Passage.
Triiron dodecarbonyl is the organoiron compound with the formula Fe3(CO)12. It is a dark green solid that sublimes under vacuum.  It is soluble in nonpolar organic solvents to give intensely green solutions. Most low-nuclearity clusters are pale yellow or orange. Hot solutions of Fe3(CO)12 decompose to an iron mirror, which can be pyrophoric in air.The solid decomposes slowly in air, and thus samples are typically stored cold under an inert atmosphere. It is a more reactive source of iron(0) than iron pentacarbonyl.

Synthesis
It was one of the first metal carbonyl clusters synthesized.  It was occasionally obtained from the thermolysis of Fe(CO)5:
3 Fe(CO)5 → Fe3(CO)12 + 3 CO
Traces of the compound are easily detected because of its characteristic deep green colour. UV-photolysis of Fe(CO)5 produces Fe2(CO)9, not Fe3(CO)12.

The usual synthesis of Fe3(CO)12 starts with the reaction of Fe(CO)5 with base:
3 Fe(CO)5 + (C2H5)3N + H2O → [(C2H5)3NH][HFe3(CO)11] + 3 CO + CO2
followed by oxidation of the resulting hydrido cluster with acid:
 [(C2H5)3NH][HFe3(CO)11] + HCl + CO → Fe3(CO)12 + H2 + [(C2H5)3NH]Cl

The original synthesis by Walter Hieber et al. entailed the oxidation of H2Fe(CO)4 with manganese dioxide. The cluster was originally formulated incorrectly as "Fe(CO)4".

Work to be completed. Return the stretch of the passage on triiron dodecarbonyl from "Triiron dodecarbonyl is" through "than iron pentacarbonyl.", copied word for word. The lines that come next are separate material, unrelated to the passage on triiron dodecarbonyl.

Provided data.
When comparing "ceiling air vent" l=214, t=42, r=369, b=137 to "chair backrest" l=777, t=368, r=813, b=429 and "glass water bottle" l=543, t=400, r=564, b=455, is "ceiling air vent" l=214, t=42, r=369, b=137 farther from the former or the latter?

The reply.
Triiron dodecarbonyl is the organoiron compound with the formula Fe3(CO)12. It is a dark green solid that sublimes under vacuum.  It is soluble in nonpolar organic solvents to give intensely green solutions. Most low-nuclearity clusters are pale yellow or orange. Hot solutions of Fe3(CO)12 decompose to an iron mirror, which can be pyrophoric in air.The solid decomposes slowly in air, and thus samples are typically stored cold under an inert atmosphere. It is a more reactive source of iron(0) than iron pentacarbonyl.